◆ **Source data**
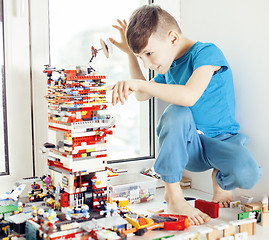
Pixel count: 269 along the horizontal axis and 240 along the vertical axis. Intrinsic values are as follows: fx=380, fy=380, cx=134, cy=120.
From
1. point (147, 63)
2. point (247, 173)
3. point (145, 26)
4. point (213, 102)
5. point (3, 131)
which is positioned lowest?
point (247, 173)

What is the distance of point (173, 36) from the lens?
48.6 inches

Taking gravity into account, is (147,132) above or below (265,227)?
above

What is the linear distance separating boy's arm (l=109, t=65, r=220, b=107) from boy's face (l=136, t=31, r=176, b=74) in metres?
0.12

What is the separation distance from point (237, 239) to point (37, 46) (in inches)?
36.3

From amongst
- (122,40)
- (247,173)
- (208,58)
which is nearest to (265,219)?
(247,173)

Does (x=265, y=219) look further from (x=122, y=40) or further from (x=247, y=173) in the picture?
(x=122, y=40)

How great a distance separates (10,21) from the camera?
131 centimetres

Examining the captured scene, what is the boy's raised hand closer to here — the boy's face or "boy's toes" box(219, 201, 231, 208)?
the boy's face

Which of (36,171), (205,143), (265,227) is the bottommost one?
(265,227)

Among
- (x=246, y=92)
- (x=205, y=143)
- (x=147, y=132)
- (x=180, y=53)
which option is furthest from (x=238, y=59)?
(x=147, y=132)

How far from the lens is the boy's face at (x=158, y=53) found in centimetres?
118

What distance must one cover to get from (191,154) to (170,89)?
0.91ft

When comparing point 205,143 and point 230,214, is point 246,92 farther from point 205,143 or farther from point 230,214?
point 230,214

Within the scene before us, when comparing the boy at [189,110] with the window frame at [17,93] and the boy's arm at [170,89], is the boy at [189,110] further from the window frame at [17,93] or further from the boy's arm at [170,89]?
the window frame at [17,93]
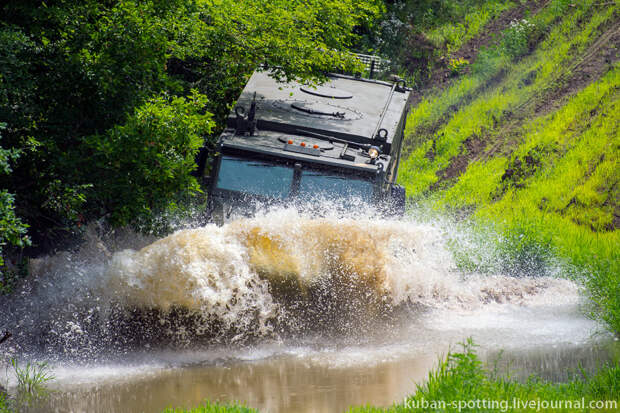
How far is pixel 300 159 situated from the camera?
28.2ft

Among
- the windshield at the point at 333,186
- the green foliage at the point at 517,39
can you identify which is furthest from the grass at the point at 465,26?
the windshield at the point at 333,186

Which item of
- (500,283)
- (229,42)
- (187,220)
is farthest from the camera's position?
(229,42)

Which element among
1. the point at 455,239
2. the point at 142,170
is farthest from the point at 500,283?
the point at 142,170

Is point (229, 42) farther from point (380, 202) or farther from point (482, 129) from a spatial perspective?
point (482, 129)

◆ **What is expected**
All of the data above should be quoted exactly, except for the pictures.

◆ **Expected answer**
Pixel count: 269 along the horizontal axis and 240 along the vertical axis. Intrinsic values are as follows: fx=380, fy=380, cx=134, cy=120.
From
1. point (147, 63)
2. point (247, 173)
3. point (145, 26)
4. point (213, 102)
5. point (3, 131)
which is positioned lowest?
point (247, 173)

What is the distance of point (173, 36) from the lens?
48.6 inches

Taking gravity into account, is (147,132) above or below (265,227)?
above

What is the linear distance separating boy's arm (l=109, t=65, r=220, b=107) from boy's face (l=136, t=31, r=176, b=74) in metres?
0.12

What is the separation distance from point (237, 239) to point (37, 46) (in inches)?
36.3

From amongst
- (122,40)
- (247,173)
- (208,58)
which is nearest to (265,219)?
(247,173)

Does (x=265, y=219) look further from (x=122, y=40) or further from (x=247, y=173) in the picture?
(x=122, y=40)

How great a distance separates (10,21) from the camera?
131 centimetres

Examining the captured scene, what is the boy's raised hand closer to here — the boy's face or "boy's toes" box(219, 201, 231, 208)?
the boy's face

Which of (36,171), (205,143), (265,227) is the bottommost one?
(265,227)

Among
- (x=246, y=92)
- (x=205, y=143)
- (x=147, y=132)
- (x=180, y=53)
which option is furthest from (x=238, y=59)?
(x=147, y=132)

How far from the lens is the boy's face at (x=158, y=53) found in centimetres?
118

What distance must one cover to get from (191,154) to (170,89)?
0.91ft

When comparing point 205,143 and point 230,214, is point 246,92 farther from point 205,143 or farther from point 230,214?
point 230,214

Within the scene before us, when comparing the boy at [189,110] with the window frame at [17,93] and the boy's arm at [170,89], is the boy at [189,110] further from the window frame at [17,93] or further from the boy's arm at [170,89]?
the window frame at [17,93]
How far is pixel 300 159 situated from the camera?
28.2ft

Among
- the windshield at the point at 333,186
- the green foliage at the point at 517,39
can you identify which is furthest from the grass at the point at 465,26?
the windshield at the point at 333,186

Which item of
- (500,283)
- (229,42)
- (187,220)
is farthest from the camera's position?
(229,42)

Which element among
1. the point at 455,239
2. the point at 142,170
is farthest from the point at 500,283?
the point at 142,170

Is point (229, 42) farther from point (380, 202) or farther from point (482, 129) from a spatial perspective?
point (482, 129)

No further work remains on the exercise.